Sadık Yalsızuçanlar’ın ‘Güzellik ve Aşk’ adlı öyküsünde geçmişe duyulan özlem farklı bir bakış açısından ele alınır. Yalsızuçanlar, öyküde günümüz aşklarını ve aşk algısını eleştirirken geçmişte yaşanan aşkların büyülü kokusunu okuyucuya tekrar hissettirmek ister. Bunu yaparken de geçmiş ile günümüzü kıyaslayarak bir çıkarımda bulunur.
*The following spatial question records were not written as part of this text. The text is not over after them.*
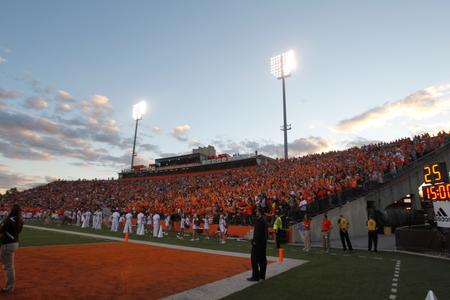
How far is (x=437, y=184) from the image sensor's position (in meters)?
13.6

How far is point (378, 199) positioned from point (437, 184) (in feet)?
34.2

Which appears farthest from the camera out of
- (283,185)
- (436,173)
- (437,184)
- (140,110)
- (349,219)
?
(140,110)

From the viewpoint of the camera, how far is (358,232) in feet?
74.3

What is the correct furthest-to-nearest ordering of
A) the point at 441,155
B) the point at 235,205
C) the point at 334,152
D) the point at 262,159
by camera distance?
the point at 262,159 → the point at 334,152 → the point at 235,205 → the point at 441,155

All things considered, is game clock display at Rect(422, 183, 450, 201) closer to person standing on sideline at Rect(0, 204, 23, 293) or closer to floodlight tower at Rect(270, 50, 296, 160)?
person standing on sideline at Rect(0, 204, 23, 293)

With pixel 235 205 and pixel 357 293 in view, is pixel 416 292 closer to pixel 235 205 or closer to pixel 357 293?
pixel 357 293

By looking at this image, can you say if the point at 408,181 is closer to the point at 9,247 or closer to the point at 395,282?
the point at 395,282

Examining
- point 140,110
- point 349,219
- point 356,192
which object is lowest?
point 349,219

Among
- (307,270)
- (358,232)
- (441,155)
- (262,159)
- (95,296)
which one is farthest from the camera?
(262,159)

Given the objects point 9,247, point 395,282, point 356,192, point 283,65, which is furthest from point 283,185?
point 283,65

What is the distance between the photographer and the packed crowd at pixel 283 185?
23.4 meters

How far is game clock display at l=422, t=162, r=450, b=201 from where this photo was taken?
517 inches

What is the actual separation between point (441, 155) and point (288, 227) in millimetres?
13190

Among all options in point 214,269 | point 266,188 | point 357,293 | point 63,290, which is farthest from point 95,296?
point 266,188
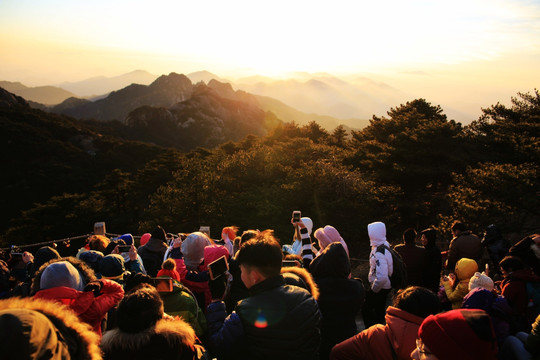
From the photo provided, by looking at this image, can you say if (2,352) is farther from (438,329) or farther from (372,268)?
(372,268)

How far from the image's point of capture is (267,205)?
55.9 feet

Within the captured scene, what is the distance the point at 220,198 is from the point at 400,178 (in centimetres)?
1004

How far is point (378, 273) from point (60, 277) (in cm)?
345

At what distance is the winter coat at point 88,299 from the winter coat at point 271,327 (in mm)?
1178

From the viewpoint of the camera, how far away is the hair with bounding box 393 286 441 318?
7.75ft

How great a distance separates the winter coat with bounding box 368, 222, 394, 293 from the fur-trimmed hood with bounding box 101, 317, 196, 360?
2887 millimetres

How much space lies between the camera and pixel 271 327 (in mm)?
2229

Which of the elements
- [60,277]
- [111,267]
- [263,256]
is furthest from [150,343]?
[111,267]

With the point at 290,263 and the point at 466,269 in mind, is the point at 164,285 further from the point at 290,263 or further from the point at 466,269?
the point at 466,269

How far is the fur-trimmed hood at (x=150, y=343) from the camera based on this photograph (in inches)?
83.6

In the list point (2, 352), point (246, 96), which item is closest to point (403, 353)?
point (2, 352)

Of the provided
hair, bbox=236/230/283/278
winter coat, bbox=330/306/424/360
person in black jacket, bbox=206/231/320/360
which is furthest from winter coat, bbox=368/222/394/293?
hair, bbox=236/230/283/278

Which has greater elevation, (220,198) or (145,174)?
(220,198)

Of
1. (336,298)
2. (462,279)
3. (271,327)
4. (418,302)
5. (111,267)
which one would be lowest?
(462,279)
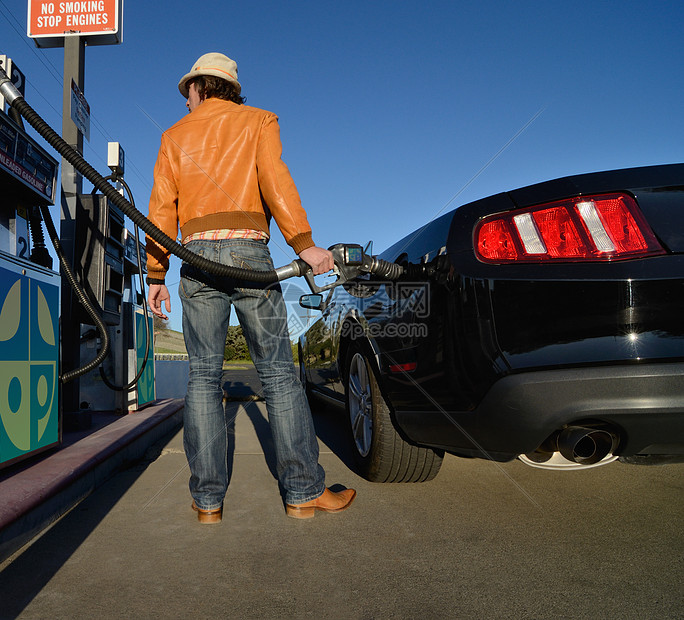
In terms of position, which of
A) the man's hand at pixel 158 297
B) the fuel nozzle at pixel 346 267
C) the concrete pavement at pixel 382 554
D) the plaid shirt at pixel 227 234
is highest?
the plaid shirt at pixel 227 234

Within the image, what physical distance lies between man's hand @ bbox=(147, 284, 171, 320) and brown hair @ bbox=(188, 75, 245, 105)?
942 mm

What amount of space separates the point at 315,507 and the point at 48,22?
505cm

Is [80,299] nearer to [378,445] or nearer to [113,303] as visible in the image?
[113,303]

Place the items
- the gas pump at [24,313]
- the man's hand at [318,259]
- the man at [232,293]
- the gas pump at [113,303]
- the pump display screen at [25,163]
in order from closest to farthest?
1. the man's hand at [318,259]
2. the man at [232,293]
3. the gas pump at [24,313]
4. the pump display screen at [25,163]
5. the gas pump at [113,303]

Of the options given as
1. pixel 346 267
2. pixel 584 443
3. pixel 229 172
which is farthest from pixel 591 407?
pixel 229 172

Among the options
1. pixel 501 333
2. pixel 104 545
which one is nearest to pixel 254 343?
pixel 104 545

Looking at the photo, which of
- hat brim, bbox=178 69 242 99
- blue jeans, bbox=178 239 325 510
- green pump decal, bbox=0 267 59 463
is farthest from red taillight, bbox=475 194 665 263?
green pump decal, bbox=0 267 59 463

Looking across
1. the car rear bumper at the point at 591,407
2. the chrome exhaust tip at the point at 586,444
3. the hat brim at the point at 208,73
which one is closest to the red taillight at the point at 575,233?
the car rear bumper at the point at 591,407

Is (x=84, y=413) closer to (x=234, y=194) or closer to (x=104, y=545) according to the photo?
(x=104, y=545)

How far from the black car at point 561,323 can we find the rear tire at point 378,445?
0.47 meters

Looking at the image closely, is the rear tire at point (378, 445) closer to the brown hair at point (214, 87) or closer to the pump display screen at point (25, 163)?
the brown hair at point (214, 87)

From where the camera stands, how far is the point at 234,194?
2.29 metres

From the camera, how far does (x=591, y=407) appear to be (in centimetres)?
155

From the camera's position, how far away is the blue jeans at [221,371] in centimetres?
226
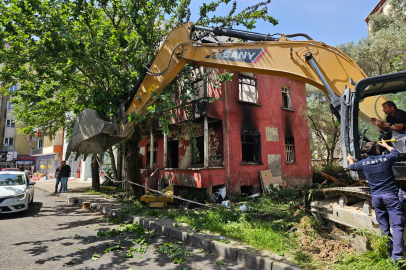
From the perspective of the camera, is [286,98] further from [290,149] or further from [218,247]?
[218,247]

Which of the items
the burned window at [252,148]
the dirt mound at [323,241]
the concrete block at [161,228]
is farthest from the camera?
the burned window at [252,148]

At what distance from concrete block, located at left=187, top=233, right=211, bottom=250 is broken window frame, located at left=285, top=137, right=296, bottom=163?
10.7 meters

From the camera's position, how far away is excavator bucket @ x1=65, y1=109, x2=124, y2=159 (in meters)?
6.60

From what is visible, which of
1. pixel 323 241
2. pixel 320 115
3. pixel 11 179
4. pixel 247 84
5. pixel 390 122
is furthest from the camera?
pixel 320 115

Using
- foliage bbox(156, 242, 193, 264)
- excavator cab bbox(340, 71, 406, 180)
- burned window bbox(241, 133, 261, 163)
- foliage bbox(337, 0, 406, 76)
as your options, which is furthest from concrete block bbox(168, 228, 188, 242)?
foliage bbox(337, 0, 406, 76)

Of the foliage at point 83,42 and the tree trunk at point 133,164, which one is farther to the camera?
the tree trunk at point 133,164

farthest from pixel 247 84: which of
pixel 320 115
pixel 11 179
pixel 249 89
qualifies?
pixel 11 179

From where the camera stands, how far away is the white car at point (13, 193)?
25.6 ft

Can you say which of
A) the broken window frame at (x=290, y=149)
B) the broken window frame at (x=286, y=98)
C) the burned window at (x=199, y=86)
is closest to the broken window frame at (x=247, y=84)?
the burned window at (x=199, y=86)

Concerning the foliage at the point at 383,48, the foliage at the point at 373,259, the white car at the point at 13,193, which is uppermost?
the foliage at the point at 383,48

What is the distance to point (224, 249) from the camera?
4.63 m

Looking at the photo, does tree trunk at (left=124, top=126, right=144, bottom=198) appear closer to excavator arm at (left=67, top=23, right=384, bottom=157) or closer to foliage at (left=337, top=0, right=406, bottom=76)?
excavator arm at (left=67, top=23, right=384, bottom=157)

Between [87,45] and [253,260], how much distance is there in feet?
26.7

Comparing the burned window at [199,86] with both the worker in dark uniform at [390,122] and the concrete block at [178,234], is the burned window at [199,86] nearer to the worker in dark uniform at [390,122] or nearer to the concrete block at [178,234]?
the concrete block at [178,234]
Günümüzde birçok duygu metanın esareti altında can çekişir haldedir. Bu duyguların başında ise aşk gelir. Geçmişte aşkın ölçüsü çekilen çile ve sıkıntılarla ölçülürken günümüzde maddenin ve mal arlığının niteliğiyle ölçülür. Tüketimin hızla arttığı günümüz toplumlarında sevdalar da hızlı bir şekilde tüketilir hale geldi. Sadık Yalsızuçanlar’da bu öyküsünde okuyuculara günümüzde tüketimin ve değişimin hangi boyuta ulaştığını anlatmaya çalışır. Öyküde yazar aşk ve güzellik kavramlarına insani nitelikler kazandırarak onları karakter kimliğine büründürür ve geçmişte yaşanan aşkların değerini bu karakterler üzerinden anlatır. Ayıca yazar aşk ve tasavvuf kavramlarını bir potada eriterek sunar. Çünkü yazarın öyküdeki aşk anlayışı dünyevî aşkın ifadesi değildir. Bilakis manevî aşkın yazarda bıraktığı izlerin ifadeye bürünmüş halidir. Yazar, geçmişte yaşanan bu aşklara ve bu aşkların yaşandığı mekânlara hasrettir. “Aşk, güzelliği bir nisan ikindisi, gül kokuları ve ney nağmelerinin sarhoşluğuyla kendilerinden geçmiş Mevlevilerin tekke yokuşundaki sema zikirlerinden sonra görmüş ve gözlerindeki büyüye esir olmuştu.” (Güzellik ve aşk, s.455).

Yazar öyküde geçmişteki aşklara duyduğu özlemi dile getirdiği gibi o aşkların yaşandığı mekânlara duyduğu özlemi de dile getirir. Ayrıca o mekânların günümüzde nasıl metanın esareti altında olduğunu da dile getirir.

“İtfaiye Meydanı’ndan Ulus’a çıkan, iki yanında resmi ve özel bankaların yönetim ve şube binaları yükselen caddeye yetmiş dört yıl önce Tekke yokuşu deniyordu. Henüz Zülfazıl’ın solfasol, Hacı Bayram-ı Veli’nin bir müridinin adına izafeten Ahi mesut denilen yerleşim biriminin Etimesgut olmadığı ve üç Mevlevi dergâhı, iki nakşi, bir kadiri, bir de rubai tekkesinin bulunduğu tepede ikindi namazı sonrası dervişler gül bahçesine dağılır, efil efil esen rüzgâra karşı ney üflerlerdi.” (Güzellik ve aşk, s. 455).

Yukarıdaki alıntıdan da anlaşılacağı üzere yazar Tekke yokuşunun yetmiş dört yılda yaşadığı değişimi kıyaslayarak aktarır. Yetmiş dört yıl önce rüzgâra karşı ney üfleyen dervişlerin yerini günümüzde metanın temsilcileri olan banka şubeleri alır.

Yaşanan bu değişim karşısında yazar geçmişe duyduğu özlemi aşk ve güzellik karakterlerinin ağzından anlatır.